Black Diamond Flight Harness
VL brings you possibly the longest harness review ever written…. by the one and only Steve Kelly
I am quite sure that most harness reviews are read about as much as the Terms & Conditions on the back of a Reparation Notice. What could you really get out of a review that you couldn’t just sort out yourself by simply trying one on? What, if anything makes one harness different from another?
Now I bet you thought that my next sentence was going to be formulated into just two words, starting with “FA” or “GL”. Well, you’d be right on the second guess. However, suggesting that a harnesses’ worth is categorised by how many gear loops it has is like asking how many ashtrays are built into a Rolls Royce Silver Shadow. Does it really matter?
If you’ve asked the GL question, then you’re undoubtedly going to go the next step further: start talking about adjustable leg loops – but are you for real? Unless you are planning on losing an immense amount of weight from your inner thighs between now and the next time you hit the cliff, I’m pretty sure these are worthless. Chances are you’re also too fat to get into climbing anyway. (I am told that 64kg and 5 foot 9 inches in height is the epitome of the climber’s physique, and anything less is just cheating.)
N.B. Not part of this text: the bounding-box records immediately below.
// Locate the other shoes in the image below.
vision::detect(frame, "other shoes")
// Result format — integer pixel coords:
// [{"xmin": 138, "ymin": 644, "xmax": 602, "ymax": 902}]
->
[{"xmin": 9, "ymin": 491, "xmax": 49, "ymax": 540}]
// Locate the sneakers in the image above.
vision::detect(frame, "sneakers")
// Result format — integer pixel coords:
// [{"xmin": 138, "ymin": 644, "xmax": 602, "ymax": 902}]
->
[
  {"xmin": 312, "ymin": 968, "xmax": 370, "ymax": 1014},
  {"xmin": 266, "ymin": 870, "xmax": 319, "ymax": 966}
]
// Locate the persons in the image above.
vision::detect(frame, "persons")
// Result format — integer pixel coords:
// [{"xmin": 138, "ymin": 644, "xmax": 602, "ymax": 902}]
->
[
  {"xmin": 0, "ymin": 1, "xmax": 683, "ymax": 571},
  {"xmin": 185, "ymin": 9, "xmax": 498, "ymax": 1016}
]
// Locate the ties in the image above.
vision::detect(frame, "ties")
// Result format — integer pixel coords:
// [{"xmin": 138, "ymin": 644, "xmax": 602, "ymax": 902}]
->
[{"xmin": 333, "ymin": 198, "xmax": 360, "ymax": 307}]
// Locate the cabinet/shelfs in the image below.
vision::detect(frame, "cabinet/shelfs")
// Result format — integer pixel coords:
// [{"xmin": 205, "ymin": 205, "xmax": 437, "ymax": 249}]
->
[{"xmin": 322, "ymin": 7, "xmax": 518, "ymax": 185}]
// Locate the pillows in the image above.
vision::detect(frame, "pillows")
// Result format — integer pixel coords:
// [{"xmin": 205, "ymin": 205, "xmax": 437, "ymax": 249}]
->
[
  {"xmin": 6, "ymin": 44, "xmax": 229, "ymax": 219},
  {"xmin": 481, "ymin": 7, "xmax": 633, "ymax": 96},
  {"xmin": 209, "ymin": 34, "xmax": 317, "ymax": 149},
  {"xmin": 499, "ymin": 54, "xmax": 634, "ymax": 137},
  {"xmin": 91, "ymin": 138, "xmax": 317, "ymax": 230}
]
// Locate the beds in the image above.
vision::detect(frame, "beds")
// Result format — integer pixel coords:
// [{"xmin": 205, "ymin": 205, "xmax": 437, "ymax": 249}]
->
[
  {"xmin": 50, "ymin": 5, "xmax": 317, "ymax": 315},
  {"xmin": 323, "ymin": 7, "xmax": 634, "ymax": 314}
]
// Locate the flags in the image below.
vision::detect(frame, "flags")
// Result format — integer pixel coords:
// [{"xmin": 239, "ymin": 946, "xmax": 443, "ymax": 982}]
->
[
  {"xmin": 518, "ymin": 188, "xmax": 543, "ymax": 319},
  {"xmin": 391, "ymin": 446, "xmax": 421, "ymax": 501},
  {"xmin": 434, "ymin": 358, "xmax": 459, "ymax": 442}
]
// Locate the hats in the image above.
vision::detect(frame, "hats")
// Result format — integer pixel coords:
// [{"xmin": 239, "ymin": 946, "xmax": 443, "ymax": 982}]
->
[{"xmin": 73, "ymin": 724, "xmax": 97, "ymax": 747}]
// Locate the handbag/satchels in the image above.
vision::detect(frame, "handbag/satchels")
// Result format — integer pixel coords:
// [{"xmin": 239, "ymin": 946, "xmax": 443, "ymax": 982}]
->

So what is it then? The colour? The brand name? Those micro belt loops designed to hang your car keys off?
Well it does depend on what you are going to do with it. I classify the intrepid harness purchaser into one of three categories:
1) You are going to fall a lot in it
2) You are going to sit a lot in it
3) You are going to look a lot (at it)
Now if you are going to look a lot at it (a Category 3 kinda guy/gal), then may I suggest you buy the most expensive bells-and-whistles-all-singing-all-dancing-harness on the market. While you sit on your sofa watching The Biggest Loser you can polish the buckles, caress the brand name, and marvel at the workmanship of your adjustable leg loops. Chances are if you ever put the thing on, you’ll need them.
If, however, you are going to sit a lot in it then go for something with comfort in mind. The Category 2 personality likes padding. They really can’t get enough of it.
Back in 1971 the legendary Mountain magazine ran a review of the earth shattering invention of “‘the Whillans harness’. This contraption was hailed as a breakthrough in modern day climbing equipment. It even took Chris Bonnington’s team up the South West Face of Everest in ’75. To be brutally honest, the success of that very expedition came down the entire entourage wearing the Whillans. Why? Because no one in their right mind wanted to take a fall in one.
This might explain why climbing wasn’t as popular back then as it is today. Category 2 people just didn’t exist. That’s about 60 per cent of today’s climbing market. (Category 2 is full of top-ropers, gym junkies and vertical access workers in case you haven’t worked that out).
Then there is the Category 1 personality. As previously suggested, Category 1 people like taking falls. They like climbing into unchartered terrain with no guarantee of success. They come from all walks of life (some even have moustaches). Others haven’t even got to the point where they can grow one yet. They climb (on lead) all the time, and their belief in themselves is only outweighed by their belief in modern day cross-stitching techniques. This comes from the knowledge that the gear they own is unquestionably more reliable than the person that wears it (weather dependant, of course).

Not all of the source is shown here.